- _Source passage_:
____________________

Stephen J. Cina told a news conference Khan's exhumed body was too badly decomposed to determine how the poison got into it, the Chicago Tribune reported.
"Cyanide has a short half-life and may be lost over the postmortem period unless tissues are adequately preserved," Cina said. "In this case, due to advanced putrefaction of the tissues, no cyanide was detectable in the tissues or small amounts of gastric content recovered following exhumation of the body."
Khan's death had already been ruled a homicide because a lethal amount of the poison was found in his blood.
Cina said the autopsy showed one of Khan's arteries had a 75 percent blockage and heart disease may have contributed to his death. But he said "cyanide toxicity" is still the major factor.
Khan's body, following Muslim custom, was not embalmed, which Cina said complicated the autopsy.
ImTiaz Khan, the victim's brother, told the Tribune he was disappointed in the findings.
"I still hope they will [solve] it ... The whole family is frustrated now. I am not going to be quiet. I want justice for my brother," he said.
Khan, 46, died July 20, just weeks after winning $1 million in an Illinois Lottery scratch-off game. He had opted for a $425,000 lump-sum, after-tax payment.
Shabana Ansari, Khan's wife, told the Tribune in January that detectives questioned her at length, asking her what she had given her husband for his final meal.

____________________

- _Using the information_:
1. Copy the portion of the article on Khan's autopsy that begins at the words "Khan's body, following" and stops after "his final meal.".
2. Using the article on Khan's autopsy, explain in one to three sentences why no cyanide was detected in the tissues recovered after exhumation.

[Chart reading data]
____________________

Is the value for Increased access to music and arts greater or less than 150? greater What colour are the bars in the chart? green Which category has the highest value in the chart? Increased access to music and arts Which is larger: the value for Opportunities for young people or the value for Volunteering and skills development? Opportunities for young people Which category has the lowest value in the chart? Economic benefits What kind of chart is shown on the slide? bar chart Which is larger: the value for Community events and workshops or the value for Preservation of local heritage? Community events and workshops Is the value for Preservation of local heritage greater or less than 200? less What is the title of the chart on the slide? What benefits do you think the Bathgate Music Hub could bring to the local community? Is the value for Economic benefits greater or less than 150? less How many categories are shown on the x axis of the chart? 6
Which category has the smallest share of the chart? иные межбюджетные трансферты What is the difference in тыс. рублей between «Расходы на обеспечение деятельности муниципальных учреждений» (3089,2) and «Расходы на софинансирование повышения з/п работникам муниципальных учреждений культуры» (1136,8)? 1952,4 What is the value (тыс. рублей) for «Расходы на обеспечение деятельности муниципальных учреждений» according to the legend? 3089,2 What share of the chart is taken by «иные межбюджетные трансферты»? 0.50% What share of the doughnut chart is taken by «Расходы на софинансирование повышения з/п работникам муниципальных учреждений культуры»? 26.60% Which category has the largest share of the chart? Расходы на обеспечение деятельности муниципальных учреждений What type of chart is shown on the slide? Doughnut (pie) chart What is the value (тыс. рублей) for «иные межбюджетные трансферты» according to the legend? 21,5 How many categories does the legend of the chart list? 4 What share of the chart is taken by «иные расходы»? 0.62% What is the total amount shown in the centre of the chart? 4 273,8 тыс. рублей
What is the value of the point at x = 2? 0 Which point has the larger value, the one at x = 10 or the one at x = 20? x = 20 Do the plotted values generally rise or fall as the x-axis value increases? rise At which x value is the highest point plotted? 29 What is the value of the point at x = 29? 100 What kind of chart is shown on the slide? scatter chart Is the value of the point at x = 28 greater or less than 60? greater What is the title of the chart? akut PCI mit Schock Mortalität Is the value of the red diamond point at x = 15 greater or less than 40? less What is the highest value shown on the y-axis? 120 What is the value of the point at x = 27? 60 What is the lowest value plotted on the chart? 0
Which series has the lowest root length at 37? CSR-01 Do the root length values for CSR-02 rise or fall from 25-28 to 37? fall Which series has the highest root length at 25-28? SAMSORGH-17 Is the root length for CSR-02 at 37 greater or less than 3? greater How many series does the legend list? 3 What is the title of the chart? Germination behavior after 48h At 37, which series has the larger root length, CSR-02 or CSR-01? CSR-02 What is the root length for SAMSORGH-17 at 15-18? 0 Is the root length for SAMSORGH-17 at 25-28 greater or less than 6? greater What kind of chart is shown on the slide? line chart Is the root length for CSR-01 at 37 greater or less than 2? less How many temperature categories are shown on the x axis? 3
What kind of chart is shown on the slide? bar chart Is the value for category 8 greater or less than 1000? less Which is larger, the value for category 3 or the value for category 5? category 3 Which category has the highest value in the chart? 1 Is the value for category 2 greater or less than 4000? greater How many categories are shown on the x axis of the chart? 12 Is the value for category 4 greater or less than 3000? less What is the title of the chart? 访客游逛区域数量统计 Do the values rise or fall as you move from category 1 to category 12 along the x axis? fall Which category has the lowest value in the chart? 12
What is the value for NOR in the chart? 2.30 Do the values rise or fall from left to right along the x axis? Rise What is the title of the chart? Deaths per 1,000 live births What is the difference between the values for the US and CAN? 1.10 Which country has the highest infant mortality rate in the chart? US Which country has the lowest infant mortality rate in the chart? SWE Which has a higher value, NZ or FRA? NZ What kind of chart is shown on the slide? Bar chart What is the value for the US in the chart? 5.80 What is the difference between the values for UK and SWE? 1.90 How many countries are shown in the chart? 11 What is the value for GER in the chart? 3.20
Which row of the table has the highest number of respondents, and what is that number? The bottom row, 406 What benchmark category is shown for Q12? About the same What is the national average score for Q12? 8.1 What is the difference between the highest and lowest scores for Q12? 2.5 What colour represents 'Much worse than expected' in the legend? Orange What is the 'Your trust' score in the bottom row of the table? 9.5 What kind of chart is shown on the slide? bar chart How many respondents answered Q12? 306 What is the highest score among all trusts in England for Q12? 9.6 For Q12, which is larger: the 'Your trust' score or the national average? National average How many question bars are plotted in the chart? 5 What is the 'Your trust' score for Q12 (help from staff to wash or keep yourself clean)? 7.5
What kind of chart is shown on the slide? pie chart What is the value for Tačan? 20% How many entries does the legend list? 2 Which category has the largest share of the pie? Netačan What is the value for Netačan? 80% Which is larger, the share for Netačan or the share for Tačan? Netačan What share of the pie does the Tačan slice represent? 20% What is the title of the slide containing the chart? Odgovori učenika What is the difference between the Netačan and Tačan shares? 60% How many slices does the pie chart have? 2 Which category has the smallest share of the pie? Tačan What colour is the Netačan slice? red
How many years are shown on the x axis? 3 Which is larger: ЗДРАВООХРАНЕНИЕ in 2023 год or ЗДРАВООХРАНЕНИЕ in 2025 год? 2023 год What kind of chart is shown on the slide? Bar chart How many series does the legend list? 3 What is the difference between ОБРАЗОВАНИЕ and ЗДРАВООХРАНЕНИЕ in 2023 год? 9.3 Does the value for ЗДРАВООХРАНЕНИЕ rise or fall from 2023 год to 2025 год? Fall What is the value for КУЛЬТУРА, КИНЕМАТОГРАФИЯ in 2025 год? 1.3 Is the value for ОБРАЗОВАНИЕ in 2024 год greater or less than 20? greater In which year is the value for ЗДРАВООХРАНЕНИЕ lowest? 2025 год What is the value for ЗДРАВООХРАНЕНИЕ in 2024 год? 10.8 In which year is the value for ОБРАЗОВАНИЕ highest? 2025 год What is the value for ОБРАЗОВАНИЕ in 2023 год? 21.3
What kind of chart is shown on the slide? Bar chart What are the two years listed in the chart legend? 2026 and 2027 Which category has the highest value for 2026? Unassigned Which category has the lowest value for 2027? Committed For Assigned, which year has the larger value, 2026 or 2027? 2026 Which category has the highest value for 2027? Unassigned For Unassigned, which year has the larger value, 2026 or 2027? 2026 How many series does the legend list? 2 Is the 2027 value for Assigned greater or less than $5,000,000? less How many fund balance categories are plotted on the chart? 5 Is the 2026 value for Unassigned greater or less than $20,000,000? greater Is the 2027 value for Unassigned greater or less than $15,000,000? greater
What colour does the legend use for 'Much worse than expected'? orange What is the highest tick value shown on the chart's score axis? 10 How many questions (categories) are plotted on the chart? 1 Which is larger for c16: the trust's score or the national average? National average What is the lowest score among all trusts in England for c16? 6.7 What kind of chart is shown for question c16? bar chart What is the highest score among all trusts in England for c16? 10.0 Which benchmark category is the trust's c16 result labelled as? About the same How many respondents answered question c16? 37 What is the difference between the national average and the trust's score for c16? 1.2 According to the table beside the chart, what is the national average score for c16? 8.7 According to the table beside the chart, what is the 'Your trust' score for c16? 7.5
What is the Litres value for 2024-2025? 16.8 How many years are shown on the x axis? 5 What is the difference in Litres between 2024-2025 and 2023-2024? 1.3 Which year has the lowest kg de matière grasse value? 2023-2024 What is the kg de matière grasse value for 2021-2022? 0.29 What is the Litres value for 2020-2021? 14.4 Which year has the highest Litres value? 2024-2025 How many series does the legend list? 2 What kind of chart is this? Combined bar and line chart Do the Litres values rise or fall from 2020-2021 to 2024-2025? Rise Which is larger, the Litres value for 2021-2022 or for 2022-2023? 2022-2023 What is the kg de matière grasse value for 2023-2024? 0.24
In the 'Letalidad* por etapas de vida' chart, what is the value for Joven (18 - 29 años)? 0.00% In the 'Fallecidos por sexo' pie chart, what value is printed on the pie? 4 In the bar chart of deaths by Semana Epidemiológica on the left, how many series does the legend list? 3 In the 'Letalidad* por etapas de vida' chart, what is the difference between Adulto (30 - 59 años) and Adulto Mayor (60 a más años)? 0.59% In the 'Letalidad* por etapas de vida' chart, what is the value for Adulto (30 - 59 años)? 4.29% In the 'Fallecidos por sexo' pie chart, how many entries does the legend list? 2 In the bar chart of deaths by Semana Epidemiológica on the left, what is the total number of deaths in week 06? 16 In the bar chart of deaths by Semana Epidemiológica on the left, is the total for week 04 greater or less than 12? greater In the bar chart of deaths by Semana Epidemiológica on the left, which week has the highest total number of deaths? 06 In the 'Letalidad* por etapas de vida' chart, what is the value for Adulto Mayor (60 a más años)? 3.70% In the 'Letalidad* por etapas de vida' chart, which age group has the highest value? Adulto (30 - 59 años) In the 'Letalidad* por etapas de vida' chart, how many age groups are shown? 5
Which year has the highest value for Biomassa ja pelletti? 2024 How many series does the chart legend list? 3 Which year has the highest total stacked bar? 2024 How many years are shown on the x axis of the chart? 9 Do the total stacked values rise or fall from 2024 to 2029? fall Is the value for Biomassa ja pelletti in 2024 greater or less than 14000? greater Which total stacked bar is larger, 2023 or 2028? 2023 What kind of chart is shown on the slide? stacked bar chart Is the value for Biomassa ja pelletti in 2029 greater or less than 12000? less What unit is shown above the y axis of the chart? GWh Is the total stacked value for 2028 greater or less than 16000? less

____________________

- _Answers to the exercise_:
1.
Khan's body, following Muslim custom, was not embalmed, which Cina said complicated the autopsy.
ImTiaz Khan, the victim's brother, told the Tribune he was disappointed in the findings.
"I still hope they will [solve] it ... The whole family is frustrated now. I am not going to be quiet. I want justice for my brother," he said.
Khan, 46, died July 20, just weeks after winning $1 million in an Illinois Lottery scratch-off game. He had opted for a $425,000 lump-sum, after-tax payment.
Shabana Ansari, Khan's wife, told the Tribune in January that detectives questioned her at length, asking her what she had given her husband for his final meal.

2. Cyanide has a short half-life and may be lost after death unless tissues are adequately preserved. Because Khan's tissues were in advanced putrefaction, no cyanide could be detected in them or in the small amounts of gastric content recovered.